The TUM Department of Sport and Health Sciences (TUM SG) () is a department of the Technical University of Munich, located at the Zentrale Hochschulsportanlage in the Olympiapark. Its focuses on sports science and health science.

History 
The Department was established in 2002.

Research units 
The Department consists of numerous research units, some of which are shared with other departments:
 Applied Software Engineering (with the Department of Informatics)
 Applied Sport Sciences
 Biomechanics in Sports
 Chronobiology & Health
 Conservative and Rehabilitative Orthopedics
 Didactics in Sport and Health
 Educational Science in Sport and Health
 Epidemiology
 Exercisebiology
 Exercise, nutrition and health
 General Practice (with the School of Medicine)
 Health Economics
 Human Movement Science
 Media and Communications
 Neuromuscular Diagnostics
 Neuropathology (with the School of Medicine)
 Performance Analysis and Sports Informatics
 Preventive Pediatrics
 Preventive and Rehabilitative Sports Medicine (with the School of Medicine)
 Psychosomatic medicine and psychotherapy (with the School of Medicine)
 Social Pediatrics (with the School of Medicine)
 Sociology of Diversity
 Sport and Health Management
 Sport Equipment and Sport Materials (with the Department of Mechanical Engineering)
 Sport Psychology
 Sports Orthopedics (with the School of Medicine)

Rankings 

In the Shanghai Ranking's 2021 Global Ranking of Sport Science Schools and Departments, the TUM Department of Sport and Health Sciences is ranked 31st in the world and 2nd in Germany (after the German Sport University Cologne).
········
Directions: Repeat word for word the passage of the department text that begins at the words "Social Pediatrics (with" and stops after the words "of Mechanical Engineering)". The records play no part in this work.

[Source data]
········
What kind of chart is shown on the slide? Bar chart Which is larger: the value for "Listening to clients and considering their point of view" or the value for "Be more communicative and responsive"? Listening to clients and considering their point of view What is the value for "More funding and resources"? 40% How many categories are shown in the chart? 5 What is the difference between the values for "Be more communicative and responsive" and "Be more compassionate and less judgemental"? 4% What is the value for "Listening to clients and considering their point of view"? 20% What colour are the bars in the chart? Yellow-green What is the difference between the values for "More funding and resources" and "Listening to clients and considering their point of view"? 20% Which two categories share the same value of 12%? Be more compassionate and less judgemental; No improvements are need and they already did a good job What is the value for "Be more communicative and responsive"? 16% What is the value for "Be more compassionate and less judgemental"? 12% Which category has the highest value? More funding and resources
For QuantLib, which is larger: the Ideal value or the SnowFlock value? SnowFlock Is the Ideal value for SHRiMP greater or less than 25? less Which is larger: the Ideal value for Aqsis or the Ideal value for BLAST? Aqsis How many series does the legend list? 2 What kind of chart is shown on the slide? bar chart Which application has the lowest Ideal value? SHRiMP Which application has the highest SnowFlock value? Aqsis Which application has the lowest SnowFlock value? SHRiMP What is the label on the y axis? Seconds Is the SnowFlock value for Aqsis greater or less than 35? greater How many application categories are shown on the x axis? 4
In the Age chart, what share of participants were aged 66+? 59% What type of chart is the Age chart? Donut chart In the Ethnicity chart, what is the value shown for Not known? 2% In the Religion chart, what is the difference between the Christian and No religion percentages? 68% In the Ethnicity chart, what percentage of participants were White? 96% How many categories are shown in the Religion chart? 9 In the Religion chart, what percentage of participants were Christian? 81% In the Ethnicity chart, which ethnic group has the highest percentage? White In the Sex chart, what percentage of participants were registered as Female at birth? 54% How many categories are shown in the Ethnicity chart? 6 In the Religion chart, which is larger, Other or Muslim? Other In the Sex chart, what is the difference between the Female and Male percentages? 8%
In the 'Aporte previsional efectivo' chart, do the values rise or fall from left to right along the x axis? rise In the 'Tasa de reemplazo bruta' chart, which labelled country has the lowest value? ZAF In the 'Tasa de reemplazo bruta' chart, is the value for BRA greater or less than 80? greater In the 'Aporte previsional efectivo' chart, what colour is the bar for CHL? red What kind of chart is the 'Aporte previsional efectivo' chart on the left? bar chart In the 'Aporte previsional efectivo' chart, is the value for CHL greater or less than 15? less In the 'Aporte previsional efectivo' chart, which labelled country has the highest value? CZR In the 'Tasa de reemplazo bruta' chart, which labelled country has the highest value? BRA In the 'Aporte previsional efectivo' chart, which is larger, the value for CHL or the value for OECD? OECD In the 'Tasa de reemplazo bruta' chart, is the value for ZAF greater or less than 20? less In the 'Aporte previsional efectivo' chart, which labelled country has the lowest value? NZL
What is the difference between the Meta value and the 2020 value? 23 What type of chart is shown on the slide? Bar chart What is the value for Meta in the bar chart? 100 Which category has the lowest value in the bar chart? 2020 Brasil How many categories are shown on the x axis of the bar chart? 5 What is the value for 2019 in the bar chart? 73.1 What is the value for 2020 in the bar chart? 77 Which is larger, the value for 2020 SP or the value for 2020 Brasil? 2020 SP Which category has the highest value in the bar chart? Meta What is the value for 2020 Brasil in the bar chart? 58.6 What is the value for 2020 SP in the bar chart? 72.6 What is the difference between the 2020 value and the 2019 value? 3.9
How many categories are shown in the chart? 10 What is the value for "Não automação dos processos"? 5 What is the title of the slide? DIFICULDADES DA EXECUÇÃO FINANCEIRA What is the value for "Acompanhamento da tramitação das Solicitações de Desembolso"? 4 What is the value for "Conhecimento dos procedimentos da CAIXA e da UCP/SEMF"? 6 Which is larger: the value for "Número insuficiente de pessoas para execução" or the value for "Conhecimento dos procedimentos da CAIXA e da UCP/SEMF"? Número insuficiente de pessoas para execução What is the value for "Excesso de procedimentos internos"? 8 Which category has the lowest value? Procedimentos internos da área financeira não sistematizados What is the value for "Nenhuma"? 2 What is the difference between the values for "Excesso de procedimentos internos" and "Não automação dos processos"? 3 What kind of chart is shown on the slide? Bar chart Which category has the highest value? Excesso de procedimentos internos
········
Task answer:
Social Pediatrics (with the School of Medicine)
 Sociology of Diversity
 Sport and Health Management
 Sport Equipment and Sport Materials (with the Department of Mechanical Engineering)